Assignment 1: BTree

Introduction

Disks are block-oriented devices. Instead of reading or writing a character at a time, they read and write entire blocks. A typical block size is 512 bytes, but could be as large as 4096 bytes. Under the hood, a character-by-character write request is implemented in the driver by reading the existing block into memory, updating the changed bytes, and writing the block back out to disk. This is expensive because disk operations are orders of magnitude slower than in-memory operations.

Operating systems designers have developed clever techniques for hiding the cost through caching and asynchronous operations, but this is CSS343, not CSS430.

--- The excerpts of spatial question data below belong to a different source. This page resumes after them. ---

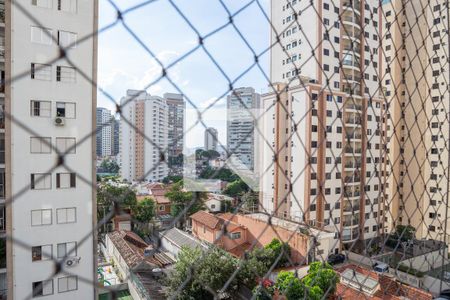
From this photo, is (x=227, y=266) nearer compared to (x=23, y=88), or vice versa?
(x=23, y=88)

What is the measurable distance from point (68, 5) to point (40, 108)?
86 centimetres

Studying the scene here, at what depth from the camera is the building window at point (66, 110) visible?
7.84ft

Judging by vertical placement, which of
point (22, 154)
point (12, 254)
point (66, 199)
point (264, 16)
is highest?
point (264, 16)

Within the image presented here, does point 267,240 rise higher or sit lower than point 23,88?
lower

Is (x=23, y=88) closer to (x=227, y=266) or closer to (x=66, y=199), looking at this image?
(x=66, y=199)

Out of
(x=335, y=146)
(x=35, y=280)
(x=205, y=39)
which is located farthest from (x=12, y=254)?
(x=335, y=146)

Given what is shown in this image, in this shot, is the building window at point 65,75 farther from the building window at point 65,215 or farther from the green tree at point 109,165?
the building window at point 65,215

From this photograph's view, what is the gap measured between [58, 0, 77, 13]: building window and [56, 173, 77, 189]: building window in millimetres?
1313

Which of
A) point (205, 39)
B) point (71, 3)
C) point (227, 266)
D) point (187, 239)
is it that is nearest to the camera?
point (205, 39)

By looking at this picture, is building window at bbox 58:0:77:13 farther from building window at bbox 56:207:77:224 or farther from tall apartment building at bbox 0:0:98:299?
building window at bbox 56:207:77:224

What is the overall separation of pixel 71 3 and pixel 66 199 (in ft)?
5.19

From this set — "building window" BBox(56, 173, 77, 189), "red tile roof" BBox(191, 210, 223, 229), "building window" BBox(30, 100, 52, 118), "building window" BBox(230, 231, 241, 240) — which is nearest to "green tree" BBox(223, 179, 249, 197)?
"building window" BBox(56, 173, 77, 189)

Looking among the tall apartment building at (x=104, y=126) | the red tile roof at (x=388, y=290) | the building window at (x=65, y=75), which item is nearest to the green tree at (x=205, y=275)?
the red tile roof at (x=388, y=290)

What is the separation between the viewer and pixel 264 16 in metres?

The BTree is a balanced search tree structure designed for block-oriented devices. It can be viewed as a generalization of the 2-3 tree. Essentially, you place as many keys as you can into each block to maximize fan-out. The asymptotic performance for insert/lookup remains O(log N) disk accesses, but the constant factor is reduced.

For example, the instructor's solution to this assigment applied to a particular text is a tree containing 7911 entries (distinct words) using 1816 blocks. There is an average of 4.36 entries per 128-byte block, with a maximum of 8 entries in a node. There is an average of 44.45 bytes of unused space per node (91% utilization). The tree height is 5. To get to any of the entries requires a maximum of 5 reads (you'd keep the root node in memory since it's accessed every time). A balanced binary tree could require a maximum of 13 to 26 disk accesses, depending on the balancing algorithm.

Increasing the block size to 512 bytes reduced the height to two.

For the purposes of this assignment, you will be simulating disk operations by building block structures in memory, using std::vector as described below.

The Problem

The problem is to count the frequency (number of occurrences) of each word in a text. The words should be printed in alphabetical order.

You will implement two functions (methods) add_word() and print_words() as decribed below.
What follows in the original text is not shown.